A staff member of the United Nations Mine Action Service (UNMAS), who was injured by a booby trap in Gaza and later treated by Israeli medical personnel, was found to have Nazi tattoos—including imagery of an SS officer and the infamous Waffen SS motto.
The discovery, made during routine medical care at an Israeli hospital, sent shockwaves through the defense and diplomatic community. Among the tattoos were the SS motto “Meine Ehre heißt Treue” (“My honor is loyalty”), a clear reference to the Waffen SS—the elite military wing of the Nazi regime responsible for countless war crimes, including the mass murder of Jews during the Holocaust.
Even more outrageous, the United Nations attempted to blame Israel for the incident, claiming the staffer was harmed by IDF activity. However, Israeli officials quickly pushed back, clarifying that no IDF forces were operating in the area where the blast occurred. Instead, Israeli intelligence suspects that the booby trap was planted by Hamas—a group known to booby-trap civilian areas, schools, and even UN facilities as part of its terrorist warfare.
“This incident is not just disturbing—it’s grotesque,” said one Israeli security official. “Israel provided life-saving medical care to a UN employee with Nazi tattoos while being falsely accused of injuring him. It’s a perfect storm of hypocrisy and moral bankruptcy.”
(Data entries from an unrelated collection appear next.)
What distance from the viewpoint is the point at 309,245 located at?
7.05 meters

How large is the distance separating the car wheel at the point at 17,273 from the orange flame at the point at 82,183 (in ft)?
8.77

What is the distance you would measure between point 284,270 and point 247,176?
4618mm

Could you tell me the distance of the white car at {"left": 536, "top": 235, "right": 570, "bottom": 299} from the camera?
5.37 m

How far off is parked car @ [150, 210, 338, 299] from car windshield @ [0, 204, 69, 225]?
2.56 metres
The incident raises urgent questions about the ideological background of UN personnel operating in Gaza and elsewhere in the region. How does someone openly bearing Nazi symbols—a direct insult to the memory of six million murdered Jews—end up working in a UN agency? And how many more like him remain undetected?
The UN’s refusal to vet its employees properly, particularly in Gaza, has long been a source of concern. Multiple UNRWA staff members have been exposed as Hamas operatives or supporters, with some participating directly in the October 7 massacre. This latest revelation only deepens the crisis of credibility facing the United Nations and its affiliated agencies.
Worse still is the irony: while Israel is demonized on the global stage and repeatedly accused of “war crimes” for defending itself, it is simultaneously saving the life of a man who glorifies the very ideology that sought its annihilation.
The IDF had no obligation to treat this man—but it did. Because unlike Hamas, unlike the UN’s so-called “humanitarian” activists, Israel stands for life—even when the patient has the symbols of death etched into his skin.